> **What to do**
Convert the lines that start at the line containing "Scanning this picture, from" and end at the last line of the rows into a Markdown table with the columns No. and Line. Skip blank lines, and leave out the pictures.

> **Extracted material**
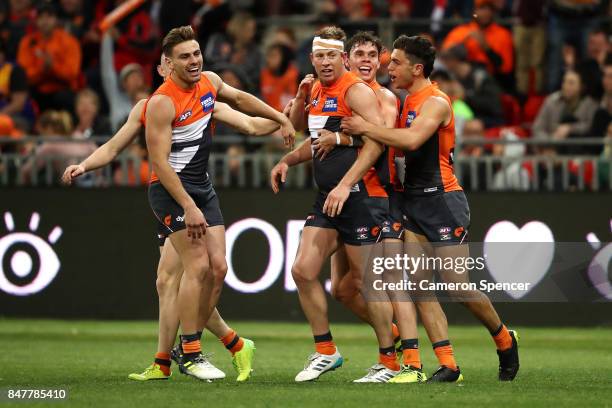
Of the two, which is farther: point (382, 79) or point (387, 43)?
point (387, 43)

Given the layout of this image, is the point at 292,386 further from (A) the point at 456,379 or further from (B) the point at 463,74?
(B) the point at 463,74

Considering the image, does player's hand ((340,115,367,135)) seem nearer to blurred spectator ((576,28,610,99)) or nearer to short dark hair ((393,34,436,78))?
short dark hair ((393,34,436,78))

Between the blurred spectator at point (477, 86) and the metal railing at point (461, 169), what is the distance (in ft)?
6.13

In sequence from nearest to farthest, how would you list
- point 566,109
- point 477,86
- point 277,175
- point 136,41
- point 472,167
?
point 277,175, point 472,167, point 566,109, point 477,86, point 136,41

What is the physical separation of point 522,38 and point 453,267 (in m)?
9.82

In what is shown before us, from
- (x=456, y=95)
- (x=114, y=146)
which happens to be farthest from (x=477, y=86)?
(x=114, y=146)

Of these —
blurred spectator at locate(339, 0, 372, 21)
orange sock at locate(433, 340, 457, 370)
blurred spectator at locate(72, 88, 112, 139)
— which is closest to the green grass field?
orange sock at locate(433, 340, 457, 370)

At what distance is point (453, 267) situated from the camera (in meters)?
10.5

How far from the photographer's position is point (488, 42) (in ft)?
64.8

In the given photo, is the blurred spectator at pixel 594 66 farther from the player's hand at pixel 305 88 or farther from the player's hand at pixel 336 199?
the player's hand at pixel 336 199

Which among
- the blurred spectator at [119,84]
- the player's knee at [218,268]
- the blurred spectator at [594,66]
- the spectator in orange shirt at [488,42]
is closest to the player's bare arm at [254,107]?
the player's knee at [218,268]

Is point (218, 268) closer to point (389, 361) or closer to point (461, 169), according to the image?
point (389, 361)

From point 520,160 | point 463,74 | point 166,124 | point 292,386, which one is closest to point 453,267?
point 292,386

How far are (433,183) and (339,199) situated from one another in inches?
31.8
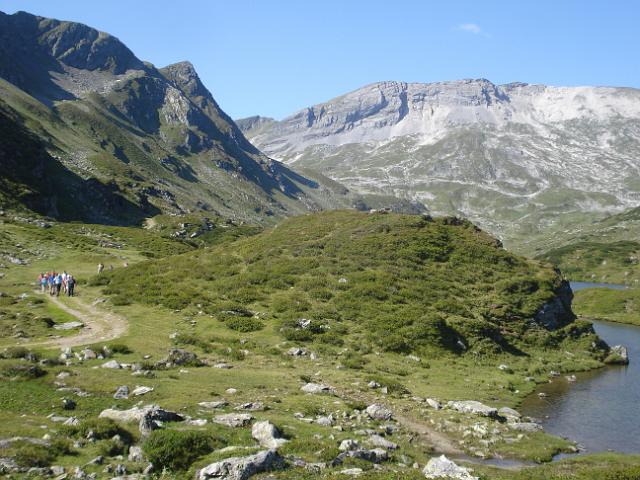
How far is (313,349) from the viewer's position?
3347 cm

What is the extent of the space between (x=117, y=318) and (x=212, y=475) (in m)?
26.8

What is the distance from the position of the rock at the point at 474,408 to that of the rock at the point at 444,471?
985cm

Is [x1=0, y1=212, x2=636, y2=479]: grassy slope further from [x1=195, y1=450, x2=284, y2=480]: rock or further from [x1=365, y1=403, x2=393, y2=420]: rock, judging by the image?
[x1=365, y1=403, x2=393, y2=420]: rock

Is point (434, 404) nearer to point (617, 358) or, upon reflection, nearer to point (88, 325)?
point (88, 325)

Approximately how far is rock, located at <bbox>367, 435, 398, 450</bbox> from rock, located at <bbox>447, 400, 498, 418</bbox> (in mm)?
8071

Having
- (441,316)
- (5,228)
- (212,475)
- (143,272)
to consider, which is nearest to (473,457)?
(212,475)

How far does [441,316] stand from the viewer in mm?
38969

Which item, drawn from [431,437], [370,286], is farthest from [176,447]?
[370,286]

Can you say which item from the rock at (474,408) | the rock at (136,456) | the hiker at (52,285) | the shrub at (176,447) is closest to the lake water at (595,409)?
the rock at (474,408)

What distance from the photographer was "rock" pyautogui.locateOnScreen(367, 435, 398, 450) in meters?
18.2

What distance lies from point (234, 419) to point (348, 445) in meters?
4.42

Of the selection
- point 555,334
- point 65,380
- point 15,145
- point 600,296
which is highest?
point 15,145

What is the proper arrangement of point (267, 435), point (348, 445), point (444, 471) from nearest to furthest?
point (444, 471) < point (267, 435) < point (348, 445)

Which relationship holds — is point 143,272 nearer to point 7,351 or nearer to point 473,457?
point 7,351
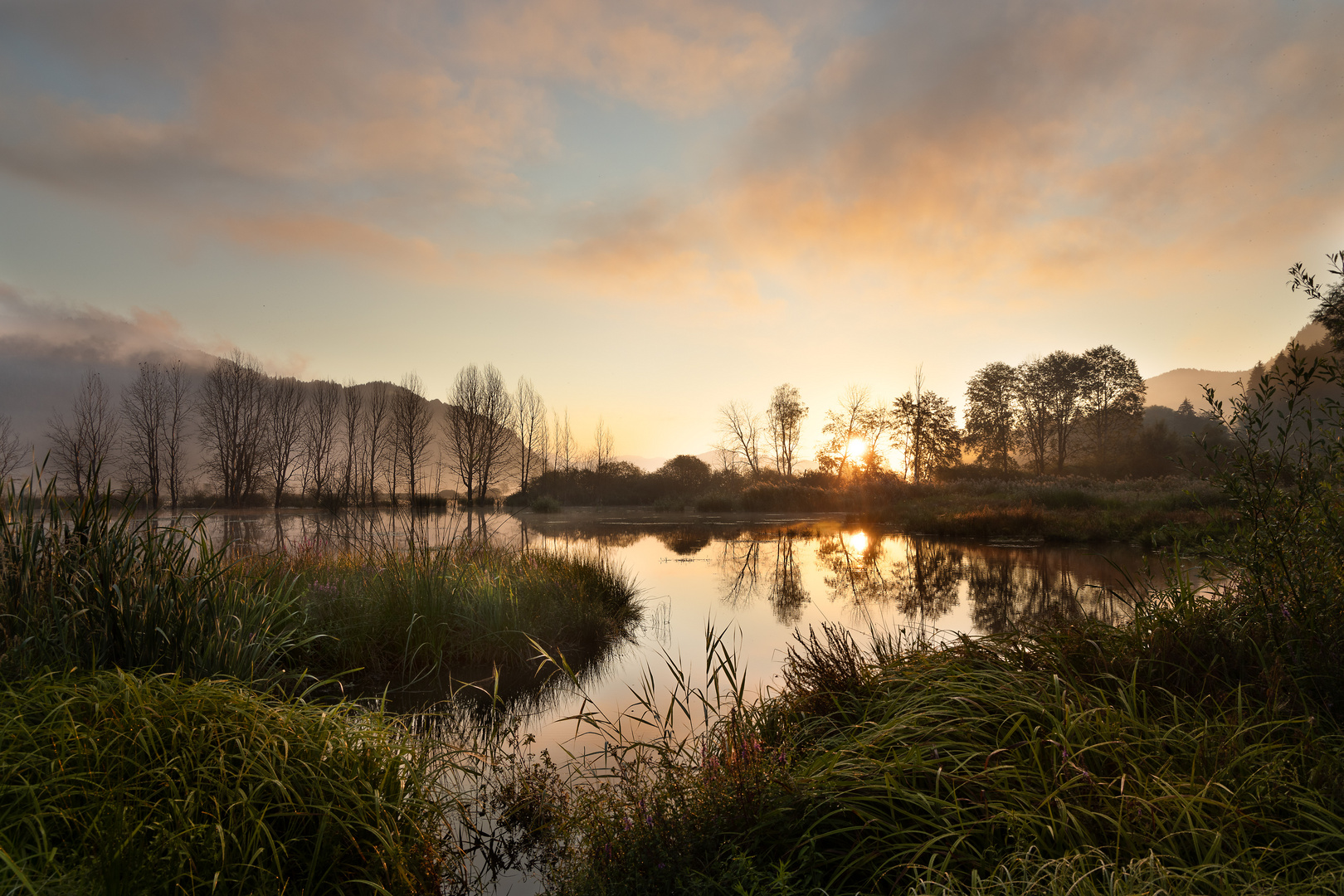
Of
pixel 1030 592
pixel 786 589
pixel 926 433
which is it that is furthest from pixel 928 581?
pixel 926 433

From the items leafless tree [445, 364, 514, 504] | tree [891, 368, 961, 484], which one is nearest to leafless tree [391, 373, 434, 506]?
leafless tree [445, 364, 514, 504]

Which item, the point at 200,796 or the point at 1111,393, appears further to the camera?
the point at 1111,393

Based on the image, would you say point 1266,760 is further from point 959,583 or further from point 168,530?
point 959,583

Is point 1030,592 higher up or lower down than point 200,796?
lower down

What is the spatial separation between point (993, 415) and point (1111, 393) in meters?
7.64

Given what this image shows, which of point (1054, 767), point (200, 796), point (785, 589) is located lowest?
point (785, 589)

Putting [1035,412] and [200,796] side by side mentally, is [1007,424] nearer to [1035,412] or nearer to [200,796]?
[1035,412]

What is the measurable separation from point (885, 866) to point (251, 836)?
234 centimetres

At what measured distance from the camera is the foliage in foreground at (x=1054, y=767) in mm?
2219

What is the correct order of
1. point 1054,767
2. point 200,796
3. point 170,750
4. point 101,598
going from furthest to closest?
1. point 101,598
2. point 1054,767
3. point 170,750
4. point 200,796

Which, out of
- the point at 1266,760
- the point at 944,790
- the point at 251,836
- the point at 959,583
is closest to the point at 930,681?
the point at 944,790

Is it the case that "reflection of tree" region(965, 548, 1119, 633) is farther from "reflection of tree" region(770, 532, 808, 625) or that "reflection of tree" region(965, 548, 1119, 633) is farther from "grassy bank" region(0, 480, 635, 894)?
"grassy bank" region(0, 480, 635, 894)

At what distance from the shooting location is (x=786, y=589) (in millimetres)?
10828

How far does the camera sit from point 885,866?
90.8 inches
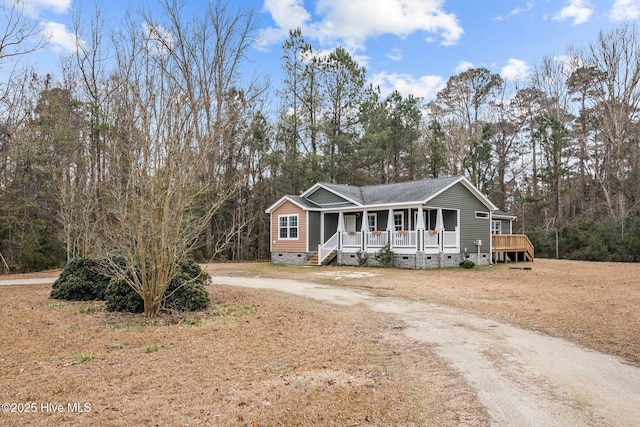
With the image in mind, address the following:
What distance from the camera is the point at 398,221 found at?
70.4 ft

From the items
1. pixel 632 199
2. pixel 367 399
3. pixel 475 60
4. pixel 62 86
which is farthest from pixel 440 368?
pixel 475 60

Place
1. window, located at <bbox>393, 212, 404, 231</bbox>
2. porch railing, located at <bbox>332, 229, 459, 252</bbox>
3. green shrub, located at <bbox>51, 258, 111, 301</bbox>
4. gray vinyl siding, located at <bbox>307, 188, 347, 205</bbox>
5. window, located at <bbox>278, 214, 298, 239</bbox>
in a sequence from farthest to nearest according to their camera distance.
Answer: window, located at <bbox>278, 214, 298, 239</bbox> → gray vinyl siding, located at <bbox>307, 188, 347, 205</bbox> → window, located at <bbox>393, 212, 404, 231</bbox> → porch railing, located at <bbox>332, 229, 459, 252</bbox> → green shrub, located at <bbox>51, 258, 111, 301</bbox>

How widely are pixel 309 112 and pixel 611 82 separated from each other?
20611 mm

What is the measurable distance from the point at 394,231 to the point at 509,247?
836 centimetres

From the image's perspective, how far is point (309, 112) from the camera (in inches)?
1178

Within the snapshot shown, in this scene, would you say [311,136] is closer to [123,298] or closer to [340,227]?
[340,227]

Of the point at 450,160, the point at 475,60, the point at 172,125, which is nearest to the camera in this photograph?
the point at 172,125

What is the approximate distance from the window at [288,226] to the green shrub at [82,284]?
1332 centimetres

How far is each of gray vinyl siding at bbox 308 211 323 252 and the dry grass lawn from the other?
12.2 m

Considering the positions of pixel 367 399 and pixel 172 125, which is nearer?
pixel 367 399

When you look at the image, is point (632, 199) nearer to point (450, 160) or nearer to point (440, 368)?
point (450, 160)

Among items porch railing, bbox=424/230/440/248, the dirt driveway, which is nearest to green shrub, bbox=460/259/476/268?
porch railing, bbox=424/230/440/248

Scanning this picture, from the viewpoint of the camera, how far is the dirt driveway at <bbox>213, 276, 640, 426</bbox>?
11.9 feet

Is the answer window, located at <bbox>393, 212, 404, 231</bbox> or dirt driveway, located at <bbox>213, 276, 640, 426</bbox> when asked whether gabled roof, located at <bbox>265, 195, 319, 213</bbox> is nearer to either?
window, located at <bbox>393, 212, 404, 231</bbox>
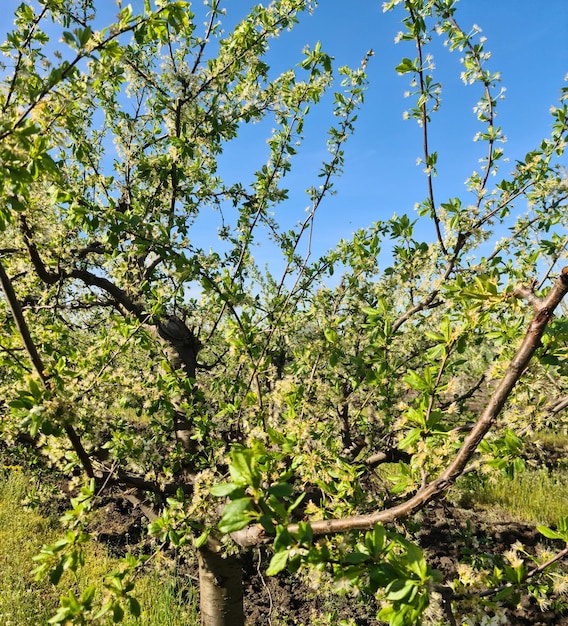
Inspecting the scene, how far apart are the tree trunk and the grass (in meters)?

> **Answer to this task**
| No. | Line |
|---|---|
| 1 | Scanning this picture, from the viewpoint of the camera, how far is the dirt driveway at <bbox>213, 276, 640, 426</bbox>? |
| 2 | 11.9 feet |
| 3 | Is the answer window, located at <bbox>393, 212, 404, 231</bbox> or dirt driveway, located at <bbox>213, 276, 640, 426</bbox> when asked whether gabled roof, located at <bbox>265, 195, 319, 213</bbox> is nearer to either? |
| 4 | window, located at <bbox>393, 212, 404, 231</bbox> |
| 5 | Inspecting the scene, how far apart are the tree trunk and the grass (in meters)? |